Kanunun diğer hükümleri, devletin dinî tarafsızlığı ilkesinin, devletle kamu hizmeti devri sözleşmeleri imzalayan özel şirketlere kadar genişletilmesine izin veriyor. Bu kanunla ilgili Senato nezdinde yapılan tartışma, abartıya kaçan değişiklik önerilerine yol açtı. Bunlar, üniversitede ibadetin yasaklanması; reşit olmayan çocuklar için tüm dinî sembollerin kamusal alanlarda yasaklanması; tek cinsiyetli toplantıların yasaklanması. “Cumhuriyet ilkelerini açıkça reddeden” yabancılar için Fransa’da ikamet izinlerinin yenilenmemesi; okula devamsızlık durumunda aile ve okul ödeneklerinin askıya alınması olarak sıralanabilir.
Fransa’da laikliğe giden yol, hiçbir zaman toplumsal gerilimlerden arınmış, huzur dolu bir yol olmadı. 1905 Yasası öncesinde gerçekleşen parlamento tartışmaları sırasında da örneğin rahip cübbesinin kamusal alanlarda yasaklanması önerisi getirilmişti. İşte 1905 Yasası, 3. Cumhuriyet ile devlete açıkça kafa tutan çok güçlü Katolik Kilisesi arasındaki bu gerginlik ortamında kabul edildi.
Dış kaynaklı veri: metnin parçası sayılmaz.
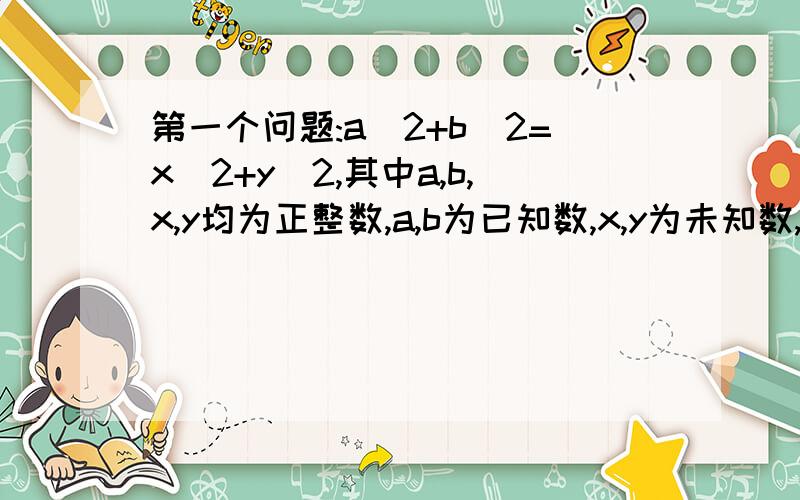 第一个问题:a^2+b^2=x^2+y^2,其中a,b,x,y均为正整数,a,b为已知数,x,y为未知数,且x,y不等于a,b.问：这个式子有解吗?如果有解,要a,b满足什么条件才有解呢?进一步地,有满足a,b,x,y均为质数的解吗?第二个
Ülkeyi neredeyse iç savaşın eşiğine getiren o dönemki kültürel savaş ortamında, gerginlikler söz konusu temel kanunla yatıştırıldı.
Marlène Schiappa şimdi, özellikle gençlerle yapılacak “büyük bir istişareyi” de beraberinde getirecek “Laiklik Genel Meclisini” hayata geçirmeyi planlıyor. Ancak 2022 seçimleriyle başlayacak olan cumhurbaşkanlığı kampanya sürecinde laikliğin politik bir mesele olmaya devam edeceğine, hatta siyasi bir diskalifiye silahı hâline geleceğine şüphe yok. Dolayısıyla Fransız siyasi iklimindeki sert rüzgârlar öngörülebilir bir zamanda dinecek gibi görünmüyor.